In all seriousness, It pains me to talk about these events.

But fuck it, I'm a masochistic wiener lord so I can do whatever I want, mom can't stop me.

I was only nineteen years old, I loved Persona so much and I prayed to it every night, my MegaTen Elitist dad walks in and calls me a loser. I can't handle the remorse and start to cry out of my dick after stroking my eyes.

Suddenly, a copy of Persona 4 gets thrown threw my window, it's also taped to the decapitated head of my next door neighbor, Hugh Jass. But fuck him, I just wanted to play my beloved video game, I put it into my Wii, picked up the Xbox 420 controller and clenched the toy around my asshole, ready to play.

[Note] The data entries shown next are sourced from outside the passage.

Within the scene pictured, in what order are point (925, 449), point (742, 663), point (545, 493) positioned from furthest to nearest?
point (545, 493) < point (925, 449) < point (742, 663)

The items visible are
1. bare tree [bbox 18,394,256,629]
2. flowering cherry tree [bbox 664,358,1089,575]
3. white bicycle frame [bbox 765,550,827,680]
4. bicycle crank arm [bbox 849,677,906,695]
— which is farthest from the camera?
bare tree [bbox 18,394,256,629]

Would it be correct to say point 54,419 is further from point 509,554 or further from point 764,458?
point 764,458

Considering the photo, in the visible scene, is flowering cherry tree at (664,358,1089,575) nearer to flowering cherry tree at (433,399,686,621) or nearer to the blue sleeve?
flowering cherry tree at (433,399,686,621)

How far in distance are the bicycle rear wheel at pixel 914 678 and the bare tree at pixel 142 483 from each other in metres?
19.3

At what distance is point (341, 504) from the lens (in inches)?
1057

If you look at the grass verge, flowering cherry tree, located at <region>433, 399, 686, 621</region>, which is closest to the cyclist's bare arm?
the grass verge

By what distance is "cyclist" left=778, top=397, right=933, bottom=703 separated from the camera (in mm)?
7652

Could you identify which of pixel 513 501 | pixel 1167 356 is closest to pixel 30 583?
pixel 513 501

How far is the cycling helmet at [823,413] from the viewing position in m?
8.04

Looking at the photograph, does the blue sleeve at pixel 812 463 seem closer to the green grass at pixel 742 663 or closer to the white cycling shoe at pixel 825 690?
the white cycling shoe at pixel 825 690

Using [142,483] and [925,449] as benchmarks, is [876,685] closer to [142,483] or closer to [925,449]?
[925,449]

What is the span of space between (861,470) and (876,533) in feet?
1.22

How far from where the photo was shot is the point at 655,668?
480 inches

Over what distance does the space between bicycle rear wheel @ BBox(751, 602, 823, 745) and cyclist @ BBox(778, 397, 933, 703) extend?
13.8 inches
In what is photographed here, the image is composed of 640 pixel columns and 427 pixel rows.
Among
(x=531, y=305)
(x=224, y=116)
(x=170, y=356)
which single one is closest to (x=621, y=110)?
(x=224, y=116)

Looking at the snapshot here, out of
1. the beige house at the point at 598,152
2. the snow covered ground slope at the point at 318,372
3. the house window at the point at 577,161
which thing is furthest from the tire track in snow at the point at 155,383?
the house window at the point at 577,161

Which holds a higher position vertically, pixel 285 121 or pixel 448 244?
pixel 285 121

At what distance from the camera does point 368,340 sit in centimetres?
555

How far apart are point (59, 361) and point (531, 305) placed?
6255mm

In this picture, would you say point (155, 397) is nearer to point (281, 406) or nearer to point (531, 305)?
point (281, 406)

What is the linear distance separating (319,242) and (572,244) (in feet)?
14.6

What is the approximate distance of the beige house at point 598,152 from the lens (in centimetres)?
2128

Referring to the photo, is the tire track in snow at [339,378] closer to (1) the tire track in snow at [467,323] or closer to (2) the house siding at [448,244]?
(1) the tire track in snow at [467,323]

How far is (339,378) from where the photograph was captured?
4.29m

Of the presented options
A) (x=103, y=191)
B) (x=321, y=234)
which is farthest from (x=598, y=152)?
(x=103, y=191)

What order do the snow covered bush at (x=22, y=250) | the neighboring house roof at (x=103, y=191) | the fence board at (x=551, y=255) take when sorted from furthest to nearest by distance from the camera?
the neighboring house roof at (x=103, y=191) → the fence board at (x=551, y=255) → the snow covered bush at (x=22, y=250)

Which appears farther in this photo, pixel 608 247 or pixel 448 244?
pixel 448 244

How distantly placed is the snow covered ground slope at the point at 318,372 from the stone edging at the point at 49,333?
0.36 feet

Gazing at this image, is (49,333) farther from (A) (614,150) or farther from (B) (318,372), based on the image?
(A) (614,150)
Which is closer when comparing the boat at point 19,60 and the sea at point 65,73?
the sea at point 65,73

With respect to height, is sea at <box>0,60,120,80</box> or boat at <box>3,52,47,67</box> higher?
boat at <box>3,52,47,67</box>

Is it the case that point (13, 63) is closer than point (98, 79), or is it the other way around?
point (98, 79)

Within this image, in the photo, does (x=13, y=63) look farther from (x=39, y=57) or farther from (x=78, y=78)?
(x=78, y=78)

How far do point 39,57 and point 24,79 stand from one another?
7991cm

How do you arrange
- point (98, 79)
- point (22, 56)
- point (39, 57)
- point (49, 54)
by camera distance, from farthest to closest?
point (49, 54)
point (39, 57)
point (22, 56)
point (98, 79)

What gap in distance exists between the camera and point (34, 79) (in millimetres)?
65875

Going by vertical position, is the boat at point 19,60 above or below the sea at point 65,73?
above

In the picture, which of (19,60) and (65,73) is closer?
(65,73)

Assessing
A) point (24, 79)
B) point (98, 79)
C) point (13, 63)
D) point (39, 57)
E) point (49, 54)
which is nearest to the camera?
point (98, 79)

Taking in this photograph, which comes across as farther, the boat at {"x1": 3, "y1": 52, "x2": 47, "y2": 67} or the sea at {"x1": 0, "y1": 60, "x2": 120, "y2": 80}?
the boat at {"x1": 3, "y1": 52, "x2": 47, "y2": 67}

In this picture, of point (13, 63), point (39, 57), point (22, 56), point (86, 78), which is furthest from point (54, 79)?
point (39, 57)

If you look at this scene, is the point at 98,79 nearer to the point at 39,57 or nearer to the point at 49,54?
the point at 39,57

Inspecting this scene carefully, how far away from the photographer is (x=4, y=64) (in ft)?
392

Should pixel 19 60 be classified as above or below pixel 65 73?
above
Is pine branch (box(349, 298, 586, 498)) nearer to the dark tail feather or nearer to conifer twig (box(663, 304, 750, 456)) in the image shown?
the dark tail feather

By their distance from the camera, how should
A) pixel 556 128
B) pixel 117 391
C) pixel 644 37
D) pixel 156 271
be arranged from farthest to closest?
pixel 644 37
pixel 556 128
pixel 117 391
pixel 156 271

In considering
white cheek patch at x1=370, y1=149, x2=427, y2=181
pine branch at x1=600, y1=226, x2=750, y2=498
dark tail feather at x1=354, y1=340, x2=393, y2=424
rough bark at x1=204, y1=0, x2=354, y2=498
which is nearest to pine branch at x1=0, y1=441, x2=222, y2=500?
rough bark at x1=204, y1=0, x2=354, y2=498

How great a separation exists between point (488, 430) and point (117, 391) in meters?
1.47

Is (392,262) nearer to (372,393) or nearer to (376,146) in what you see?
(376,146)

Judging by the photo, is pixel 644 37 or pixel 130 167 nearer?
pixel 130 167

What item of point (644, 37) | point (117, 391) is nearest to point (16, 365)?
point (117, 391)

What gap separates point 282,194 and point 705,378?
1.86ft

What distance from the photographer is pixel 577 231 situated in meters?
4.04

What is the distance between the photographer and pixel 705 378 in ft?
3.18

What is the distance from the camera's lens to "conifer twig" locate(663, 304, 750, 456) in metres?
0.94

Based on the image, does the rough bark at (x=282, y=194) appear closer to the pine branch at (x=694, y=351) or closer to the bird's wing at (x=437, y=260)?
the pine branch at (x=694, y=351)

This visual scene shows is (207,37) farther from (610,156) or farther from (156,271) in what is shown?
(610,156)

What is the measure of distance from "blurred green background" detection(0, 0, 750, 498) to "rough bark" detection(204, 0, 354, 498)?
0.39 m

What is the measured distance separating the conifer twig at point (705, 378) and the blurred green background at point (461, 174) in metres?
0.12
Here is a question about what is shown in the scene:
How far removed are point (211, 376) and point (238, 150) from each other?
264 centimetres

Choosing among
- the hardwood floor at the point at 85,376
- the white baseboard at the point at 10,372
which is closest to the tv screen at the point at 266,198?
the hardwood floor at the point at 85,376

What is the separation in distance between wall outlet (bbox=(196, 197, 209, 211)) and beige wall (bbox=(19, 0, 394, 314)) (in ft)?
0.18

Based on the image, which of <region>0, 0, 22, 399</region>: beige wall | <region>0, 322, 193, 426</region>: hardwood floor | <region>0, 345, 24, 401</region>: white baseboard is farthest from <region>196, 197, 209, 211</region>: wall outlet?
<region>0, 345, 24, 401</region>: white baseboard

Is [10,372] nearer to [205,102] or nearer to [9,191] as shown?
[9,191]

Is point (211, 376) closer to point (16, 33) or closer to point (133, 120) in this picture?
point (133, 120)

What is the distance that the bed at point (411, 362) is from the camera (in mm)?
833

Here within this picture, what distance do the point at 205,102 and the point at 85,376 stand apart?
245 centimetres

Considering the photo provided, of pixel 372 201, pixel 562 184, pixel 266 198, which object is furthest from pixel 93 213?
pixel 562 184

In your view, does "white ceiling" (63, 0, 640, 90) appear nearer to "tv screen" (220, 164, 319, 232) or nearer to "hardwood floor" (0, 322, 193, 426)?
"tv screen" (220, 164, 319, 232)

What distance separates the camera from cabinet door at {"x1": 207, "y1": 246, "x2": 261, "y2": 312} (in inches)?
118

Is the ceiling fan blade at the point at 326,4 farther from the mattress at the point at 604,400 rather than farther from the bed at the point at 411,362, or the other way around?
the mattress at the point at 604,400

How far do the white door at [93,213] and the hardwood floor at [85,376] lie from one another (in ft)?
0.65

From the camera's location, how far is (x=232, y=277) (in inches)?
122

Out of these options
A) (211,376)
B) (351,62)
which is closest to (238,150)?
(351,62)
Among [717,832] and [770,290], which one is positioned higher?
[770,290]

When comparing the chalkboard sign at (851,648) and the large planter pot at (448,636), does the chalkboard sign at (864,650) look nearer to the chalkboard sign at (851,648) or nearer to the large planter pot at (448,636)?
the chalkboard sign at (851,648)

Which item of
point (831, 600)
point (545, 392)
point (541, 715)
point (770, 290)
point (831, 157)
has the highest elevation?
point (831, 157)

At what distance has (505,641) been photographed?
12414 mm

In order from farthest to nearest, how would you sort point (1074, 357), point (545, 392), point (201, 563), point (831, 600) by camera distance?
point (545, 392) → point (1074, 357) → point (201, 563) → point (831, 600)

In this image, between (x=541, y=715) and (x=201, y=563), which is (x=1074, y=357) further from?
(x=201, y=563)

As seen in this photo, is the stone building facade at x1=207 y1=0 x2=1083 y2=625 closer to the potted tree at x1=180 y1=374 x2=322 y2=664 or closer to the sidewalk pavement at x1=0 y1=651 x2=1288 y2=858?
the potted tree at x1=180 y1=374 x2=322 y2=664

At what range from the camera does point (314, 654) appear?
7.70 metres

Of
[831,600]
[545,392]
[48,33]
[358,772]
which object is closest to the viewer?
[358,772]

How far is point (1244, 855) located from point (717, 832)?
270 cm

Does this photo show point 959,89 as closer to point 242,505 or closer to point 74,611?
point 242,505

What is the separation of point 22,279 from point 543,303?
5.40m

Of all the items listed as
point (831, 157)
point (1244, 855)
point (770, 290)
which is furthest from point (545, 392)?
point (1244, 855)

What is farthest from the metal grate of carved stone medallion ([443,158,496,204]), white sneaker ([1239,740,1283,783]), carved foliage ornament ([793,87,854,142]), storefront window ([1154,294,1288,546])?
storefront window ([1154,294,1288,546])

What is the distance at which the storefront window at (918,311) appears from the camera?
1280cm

When I started it up, instead of playing the normal intro, it was playing Fuck Tha Police while showing the image of a hyper realistic Teddie sitting in a corner and playing rock paper scissors on his crotch.

After exactly 133.7 seconds of that, I was booted up to the menu where the options Play, Options and the third option was a Lenny face, but distorted so I didn't know what it was. I picked the third one and it showed a clip of a girl being pushed down the stairs, her body by the end was mangled and lifeless, a man in a blue shirt walks up to her and says "I warned you about stairs, I told you dawg".

It then sent me back to the menu, where I picked play. For the most part, it played like normal Persona 4, until I got to the social links. I could seduce Yosuke with my charm, this was the best edition of P4 ever created. I could finally live out my erotic butt fantasies in a video game because that's totally not weird or anything I swear.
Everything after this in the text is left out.